Open Source Intelligence (OSINT)
The last important component to keep in mind when competing in BOTS or going hunting is OSINT. My favorite OSINT site starts with the letter G. Anyone? Google.com. That’s right, Google is an often-underused weapon when hunting. I don’t know about you, but I just can’t seem to remember all 1000+ Windows Event codes, so being able to quickly search for this kind of information is invaluable.
After Google, sites like VirusTotal and RiskIQ that can be very helpful for researching malware and passive DNS, respectively. While WHOIS data is undergoing some changes with the implementation of GDPR, there are still many other OSINT data sets that are helpful. One other site that may be useful is Censys.IO, particularly if I am trying to correlate SSL certificates to adversary infrastructure.
Wow, we covered a lot of ground in a short time on some hunting with Splunk techniques that you can use for BOTS as well as back at the office. If you're interested in hunting on some datasets to keep your skills sharp, try out some new techniques or just practice your Splunk search skills, you can head to the Splunk Security Dataset Project to register and hunt in your own sandbox.
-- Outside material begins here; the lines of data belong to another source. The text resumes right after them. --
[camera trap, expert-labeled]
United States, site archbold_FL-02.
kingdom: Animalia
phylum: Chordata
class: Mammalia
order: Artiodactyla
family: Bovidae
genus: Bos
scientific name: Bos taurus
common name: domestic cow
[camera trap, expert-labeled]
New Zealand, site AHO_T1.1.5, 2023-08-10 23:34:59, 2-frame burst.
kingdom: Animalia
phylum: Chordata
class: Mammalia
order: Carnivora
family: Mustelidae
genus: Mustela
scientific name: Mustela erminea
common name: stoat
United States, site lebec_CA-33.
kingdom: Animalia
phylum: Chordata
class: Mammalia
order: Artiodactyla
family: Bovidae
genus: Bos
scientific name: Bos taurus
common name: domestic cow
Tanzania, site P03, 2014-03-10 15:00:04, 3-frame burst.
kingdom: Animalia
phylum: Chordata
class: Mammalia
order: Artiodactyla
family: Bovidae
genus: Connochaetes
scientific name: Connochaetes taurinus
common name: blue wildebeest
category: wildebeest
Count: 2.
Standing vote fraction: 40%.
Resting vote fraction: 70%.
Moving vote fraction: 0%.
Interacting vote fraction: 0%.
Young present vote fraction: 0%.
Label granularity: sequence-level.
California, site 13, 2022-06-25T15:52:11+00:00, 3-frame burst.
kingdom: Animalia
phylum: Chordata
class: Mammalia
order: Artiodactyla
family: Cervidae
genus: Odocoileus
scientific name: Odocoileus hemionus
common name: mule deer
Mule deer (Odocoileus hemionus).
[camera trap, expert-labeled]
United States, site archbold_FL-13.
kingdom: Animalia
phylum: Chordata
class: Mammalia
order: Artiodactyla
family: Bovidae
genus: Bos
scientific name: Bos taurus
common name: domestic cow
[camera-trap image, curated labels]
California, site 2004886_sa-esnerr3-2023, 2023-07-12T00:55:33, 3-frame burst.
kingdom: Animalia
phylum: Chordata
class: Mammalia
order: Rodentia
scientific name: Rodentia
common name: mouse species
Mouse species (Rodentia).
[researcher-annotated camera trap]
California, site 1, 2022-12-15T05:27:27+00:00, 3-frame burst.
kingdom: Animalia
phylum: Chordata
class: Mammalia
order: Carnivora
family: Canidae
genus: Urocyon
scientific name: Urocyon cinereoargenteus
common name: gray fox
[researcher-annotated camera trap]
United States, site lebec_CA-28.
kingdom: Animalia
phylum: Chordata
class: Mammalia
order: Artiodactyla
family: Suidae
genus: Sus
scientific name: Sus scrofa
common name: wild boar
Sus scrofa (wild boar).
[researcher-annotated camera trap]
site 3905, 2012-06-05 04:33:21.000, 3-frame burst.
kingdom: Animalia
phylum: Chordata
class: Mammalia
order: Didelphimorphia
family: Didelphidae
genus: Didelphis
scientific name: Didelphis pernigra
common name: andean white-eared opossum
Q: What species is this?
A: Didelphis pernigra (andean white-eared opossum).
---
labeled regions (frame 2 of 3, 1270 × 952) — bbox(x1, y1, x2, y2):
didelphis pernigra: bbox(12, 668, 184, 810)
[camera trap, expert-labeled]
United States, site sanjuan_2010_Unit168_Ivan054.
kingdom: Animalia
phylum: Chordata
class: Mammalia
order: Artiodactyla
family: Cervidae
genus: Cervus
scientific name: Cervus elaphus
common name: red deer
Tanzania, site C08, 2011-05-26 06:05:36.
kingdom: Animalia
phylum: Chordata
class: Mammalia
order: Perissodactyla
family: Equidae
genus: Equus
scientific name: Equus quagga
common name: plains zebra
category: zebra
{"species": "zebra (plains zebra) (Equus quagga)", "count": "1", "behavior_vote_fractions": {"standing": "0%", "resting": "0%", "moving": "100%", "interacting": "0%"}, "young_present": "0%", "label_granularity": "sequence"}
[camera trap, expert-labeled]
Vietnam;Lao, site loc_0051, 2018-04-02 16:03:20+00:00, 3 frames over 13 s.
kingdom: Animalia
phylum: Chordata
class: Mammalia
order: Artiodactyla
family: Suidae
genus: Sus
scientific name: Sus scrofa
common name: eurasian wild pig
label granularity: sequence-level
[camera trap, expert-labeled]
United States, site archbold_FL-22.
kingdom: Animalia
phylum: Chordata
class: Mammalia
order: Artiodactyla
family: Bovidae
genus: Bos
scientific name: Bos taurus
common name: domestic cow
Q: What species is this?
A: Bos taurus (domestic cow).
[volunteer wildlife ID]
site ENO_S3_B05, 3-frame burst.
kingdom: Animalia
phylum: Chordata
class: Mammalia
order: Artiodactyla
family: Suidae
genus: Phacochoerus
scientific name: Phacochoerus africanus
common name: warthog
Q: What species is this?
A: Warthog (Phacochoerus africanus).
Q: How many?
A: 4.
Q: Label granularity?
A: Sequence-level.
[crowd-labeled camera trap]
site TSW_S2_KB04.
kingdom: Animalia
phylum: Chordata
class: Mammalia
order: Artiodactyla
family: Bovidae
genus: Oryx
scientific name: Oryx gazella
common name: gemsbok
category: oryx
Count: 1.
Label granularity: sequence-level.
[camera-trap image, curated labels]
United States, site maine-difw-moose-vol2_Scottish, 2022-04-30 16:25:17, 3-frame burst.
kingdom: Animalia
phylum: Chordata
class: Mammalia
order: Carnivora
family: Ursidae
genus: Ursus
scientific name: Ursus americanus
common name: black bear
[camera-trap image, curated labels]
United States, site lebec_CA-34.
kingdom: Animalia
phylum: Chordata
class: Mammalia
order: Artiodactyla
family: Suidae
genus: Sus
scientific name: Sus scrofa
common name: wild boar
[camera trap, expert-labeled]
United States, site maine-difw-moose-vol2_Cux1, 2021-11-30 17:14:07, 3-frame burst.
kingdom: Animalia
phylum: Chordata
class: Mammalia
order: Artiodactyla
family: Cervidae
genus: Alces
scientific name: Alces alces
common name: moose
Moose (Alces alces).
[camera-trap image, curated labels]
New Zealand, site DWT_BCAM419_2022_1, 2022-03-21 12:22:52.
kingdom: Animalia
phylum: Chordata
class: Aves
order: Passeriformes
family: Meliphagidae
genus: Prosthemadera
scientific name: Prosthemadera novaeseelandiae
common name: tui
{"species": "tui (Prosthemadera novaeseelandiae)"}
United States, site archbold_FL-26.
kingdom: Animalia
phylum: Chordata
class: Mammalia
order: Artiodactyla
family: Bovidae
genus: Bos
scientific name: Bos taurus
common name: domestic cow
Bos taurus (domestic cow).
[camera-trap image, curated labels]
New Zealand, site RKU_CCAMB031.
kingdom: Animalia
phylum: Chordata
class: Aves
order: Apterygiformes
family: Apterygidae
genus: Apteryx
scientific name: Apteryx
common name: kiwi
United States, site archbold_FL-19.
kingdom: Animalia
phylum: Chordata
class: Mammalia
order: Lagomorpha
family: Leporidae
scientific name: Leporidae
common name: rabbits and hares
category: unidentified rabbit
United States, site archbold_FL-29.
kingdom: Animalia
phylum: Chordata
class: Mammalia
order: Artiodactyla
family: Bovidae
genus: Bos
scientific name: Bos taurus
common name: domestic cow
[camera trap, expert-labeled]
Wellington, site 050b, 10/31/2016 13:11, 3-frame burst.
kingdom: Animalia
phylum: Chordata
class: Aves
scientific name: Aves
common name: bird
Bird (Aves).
Alternatively, you can download the open-sourced BOTS v1 data set and import it into your own Splunk instance. If you decide to put the BOTS v1 data into its own instance, the Boss of the SOC Investigation Workshop for Splunk app can be installed to practice some of the techniques used to answer BOTS questions. This app is already embedded in the dataset project.
I hope this was helpful and that these tips will help your daily threat hunting as well as your enjoyment of BOTS. Best of luck to you all competing at .conf18!